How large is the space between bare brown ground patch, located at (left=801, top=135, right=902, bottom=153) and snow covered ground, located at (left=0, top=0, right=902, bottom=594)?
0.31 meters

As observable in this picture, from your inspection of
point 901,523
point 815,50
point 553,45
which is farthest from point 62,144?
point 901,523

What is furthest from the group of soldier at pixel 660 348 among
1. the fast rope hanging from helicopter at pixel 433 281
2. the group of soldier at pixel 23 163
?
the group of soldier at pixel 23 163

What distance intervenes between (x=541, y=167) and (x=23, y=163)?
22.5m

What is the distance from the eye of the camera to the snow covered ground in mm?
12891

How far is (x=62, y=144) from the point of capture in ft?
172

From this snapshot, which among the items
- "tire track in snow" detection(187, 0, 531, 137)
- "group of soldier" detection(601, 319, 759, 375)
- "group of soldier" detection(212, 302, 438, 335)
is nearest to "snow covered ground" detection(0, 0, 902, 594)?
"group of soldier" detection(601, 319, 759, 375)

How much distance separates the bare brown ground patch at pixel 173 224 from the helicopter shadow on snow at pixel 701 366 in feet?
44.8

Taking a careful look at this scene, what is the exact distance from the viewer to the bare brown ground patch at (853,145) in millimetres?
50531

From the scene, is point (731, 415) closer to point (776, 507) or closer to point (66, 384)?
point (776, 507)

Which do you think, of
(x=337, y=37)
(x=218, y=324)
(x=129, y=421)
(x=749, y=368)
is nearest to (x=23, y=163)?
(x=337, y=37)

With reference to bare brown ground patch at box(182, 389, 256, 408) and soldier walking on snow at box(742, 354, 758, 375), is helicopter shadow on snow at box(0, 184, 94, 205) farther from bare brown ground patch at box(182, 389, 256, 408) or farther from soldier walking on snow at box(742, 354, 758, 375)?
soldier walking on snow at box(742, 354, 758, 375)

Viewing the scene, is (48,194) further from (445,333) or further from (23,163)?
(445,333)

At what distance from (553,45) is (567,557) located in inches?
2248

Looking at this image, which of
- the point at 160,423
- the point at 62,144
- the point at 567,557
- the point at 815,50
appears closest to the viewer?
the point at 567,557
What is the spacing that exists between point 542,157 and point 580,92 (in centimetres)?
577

····················

Copy out word for word the lines of the listing above, from the line containing "Which do you think, of" through the end of the listing.

> [OUTPUT OF THE EXERCISE]
Which do you think, of
(x=337, y=37)
(x=218, y=324)
(x=129, y=421)
(x=749, y=368)
is nearest to (x=23, y=163)?
(x=337, y=37)

With reference to bare brown ground patch at box(182, 389, 256, 408) and soldier walking on snow at box(742, 354, 758, 375), is helicopter shadow on snow at box(0, 184, 94, 205) farther from bare brown ground patch at box(182, 389, 256, 408) or farther from soldier walking on snow at box(742, 354, 758, 375)?
soldier walking on snow at box(742, 354, 758, 375)

Viewing the scene, is (48,194) further from (445,333) or further from (23,163)?
(445,333)

At what distance from (553,45) is (567,557) located in inches?
2248

Looking at this image, which of
- the point at 160,423
- the point at 62,144
- the point at 567,557
- the point at 815,50
appears closest to the viewer?
the point at 567,557
What is the spacing that exists between point 542,157 and point 580,92 (in centimetres)?
577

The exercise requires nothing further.